- WHAT TO PRODUCE: From the records below, transcribe exactly the lines that begin at the line with "category: rabbit" and end at the line with "[camera trap, expert-labeled]", both included.

- Records excerpted from a collection:
___

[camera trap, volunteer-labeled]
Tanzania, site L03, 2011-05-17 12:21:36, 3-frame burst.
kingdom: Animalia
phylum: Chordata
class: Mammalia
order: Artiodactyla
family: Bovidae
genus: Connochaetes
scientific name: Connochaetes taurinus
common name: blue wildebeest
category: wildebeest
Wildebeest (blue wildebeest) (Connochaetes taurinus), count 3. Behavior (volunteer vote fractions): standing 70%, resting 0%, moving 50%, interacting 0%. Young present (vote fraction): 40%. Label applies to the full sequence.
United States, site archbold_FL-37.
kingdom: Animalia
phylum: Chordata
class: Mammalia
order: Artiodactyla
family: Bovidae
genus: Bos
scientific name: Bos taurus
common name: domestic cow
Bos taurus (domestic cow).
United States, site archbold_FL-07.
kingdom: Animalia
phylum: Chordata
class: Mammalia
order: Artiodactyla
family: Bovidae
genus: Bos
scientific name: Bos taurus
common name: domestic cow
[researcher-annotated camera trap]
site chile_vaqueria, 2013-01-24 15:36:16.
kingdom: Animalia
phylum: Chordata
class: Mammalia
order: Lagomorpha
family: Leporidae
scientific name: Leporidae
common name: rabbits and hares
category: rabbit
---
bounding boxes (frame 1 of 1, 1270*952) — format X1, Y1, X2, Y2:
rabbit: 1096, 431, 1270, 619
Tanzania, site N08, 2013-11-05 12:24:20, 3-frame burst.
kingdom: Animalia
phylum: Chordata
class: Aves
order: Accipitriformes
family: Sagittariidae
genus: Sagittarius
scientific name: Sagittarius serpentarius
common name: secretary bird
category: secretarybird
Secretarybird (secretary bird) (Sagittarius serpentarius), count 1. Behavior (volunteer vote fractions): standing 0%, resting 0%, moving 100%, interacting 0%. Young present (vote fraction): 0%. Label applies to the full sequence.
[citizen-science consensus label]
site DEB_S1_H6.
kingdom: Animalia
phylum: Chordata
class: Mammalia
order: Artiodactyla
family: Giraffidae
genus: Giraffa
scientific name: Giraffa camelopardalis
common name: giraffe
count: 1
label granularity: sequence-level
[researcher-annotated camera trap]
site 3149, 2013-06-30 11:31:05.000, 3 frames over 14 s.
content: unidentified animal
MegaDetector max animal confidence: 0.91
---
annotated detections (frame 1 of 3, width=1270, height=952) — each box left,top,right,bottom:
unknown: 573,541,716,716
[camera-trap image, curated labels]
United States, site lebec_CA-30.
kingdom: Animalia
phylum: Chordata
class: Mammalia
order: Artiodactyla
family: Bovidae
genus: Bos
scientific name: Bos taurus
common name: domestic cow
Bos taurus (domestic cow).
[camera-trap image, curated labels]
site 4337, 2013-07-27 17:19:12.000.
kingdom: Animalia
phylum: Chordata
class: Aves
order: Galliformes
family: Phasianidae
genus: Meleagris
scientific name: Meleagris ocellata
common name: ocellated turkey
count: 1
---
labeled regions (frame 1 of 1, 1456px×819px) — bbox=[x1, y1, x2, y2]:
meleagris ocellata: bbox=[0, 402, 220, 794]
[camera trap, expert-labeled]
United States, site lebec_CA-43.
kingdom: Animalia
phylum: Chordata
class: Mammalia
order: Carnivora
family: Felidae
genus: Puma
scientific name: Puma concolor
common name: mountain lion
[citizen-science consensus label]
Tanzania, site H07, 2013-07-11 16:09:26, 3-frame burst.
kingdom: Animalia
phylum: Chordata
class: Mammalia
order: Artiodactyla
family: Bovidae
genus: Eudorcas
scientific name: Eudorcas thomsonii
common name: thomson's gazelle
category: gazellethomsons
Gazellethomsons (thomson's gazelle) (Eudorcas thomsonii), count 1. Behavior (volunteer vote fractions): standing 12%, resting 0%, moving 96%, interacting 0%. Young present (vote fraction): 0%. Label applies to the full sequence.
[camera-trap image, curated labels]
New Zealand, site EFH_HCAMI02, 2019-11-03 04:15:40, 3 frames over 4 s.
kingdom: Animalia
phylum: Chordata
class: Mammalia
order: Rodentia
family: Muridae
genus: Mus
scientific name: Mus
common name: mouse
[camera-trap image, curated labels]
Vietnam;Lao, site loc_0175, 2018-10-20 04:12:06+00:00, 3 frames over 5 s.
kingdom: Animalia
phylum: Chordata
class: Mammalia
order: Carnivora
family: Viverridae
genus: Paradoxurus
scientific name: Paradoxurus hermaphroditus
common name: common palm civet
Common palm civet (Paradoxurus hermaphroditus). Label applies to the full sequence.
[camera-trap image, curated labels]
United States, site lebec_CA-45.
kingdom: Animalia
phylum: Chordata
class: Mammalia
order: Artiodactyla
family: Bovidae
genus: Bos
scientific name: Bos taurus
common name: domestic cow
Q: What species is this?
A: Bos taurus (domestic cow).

___

- OUTPUT OF THE EXERCISE:
category: rabbit
---
bounding boxes (frame 1 of 1, 1270*952) — format X1, Y1, X2, Y2:
rabbit: 1096, 431, 1270, 619
Tanzania, site N08, 2013-11-05 12:24:20, 3-frame burst.
kingdom: Animalia
phylum: Chordata
class: Aves
order: Accipitriformes
family: Sagittariidae
genus: Sagittarius
scientific name: Sagittarius serpentarius
common name: secretary bird
category: secretarybird
Secretarybird (secretary bird) (Sagittarius serpentarius), count 1. Behavior (volunteer vote fractions): standing 0%, resting 0%, moving 100%, interacting 0%. Young present (vote fraction): 0%. Label applies to the full sequence.
[citizen-science consensus label]
site DEB_S1_H6.
kingdom: Animalia
phylum: Chordata
class: Mammalia
order: Artiodactyla
family: Giraffidae
genus: Giraffa
scientific name: Giraffa camelopardalis
common name: giraffe
count: 1
label granularity: sequence-level
[researcher-annotated camera trap]
site 3149, 2013-06-30 11:31:05.000, 3 frames over 14 s.
content: unidentified animal
MegaDetector max animal confidence: 0.91
---
annotated detections (frame 1 of 3, width=1270, height=952) — each box left,top,right,bottom:
unknown: 573,541,716,716
[camera-trap image, curated labels]
United States, site lebec_CA-30.
kingdom: Animalia
phylum: Chordata
class: Mammalia
order: Artiodactyla
family: Bovidae
genus: Bos
scientific name: Bos taurus
common name: domestic cow
Bos taurus (domestic cow).
[camera-trap image, curated labels]
site 4337, 2013-07-27 17:19:12.000.
kingdom: Animalia
phylum: Chordata
class: Aves
order: Galliformes
family: Phasianidae
genus: Meleagris
scientific name: Meleagris ocellata
common name: ocellated turkey
count: 1
---
labeled regions (frame 1 of 1, 1456px×819px) — bbox=[x1, y1, x2, y2]:
meleagris ocellata: bbox=[0, 402, 220, 794]
[camera trap, expert-labeled]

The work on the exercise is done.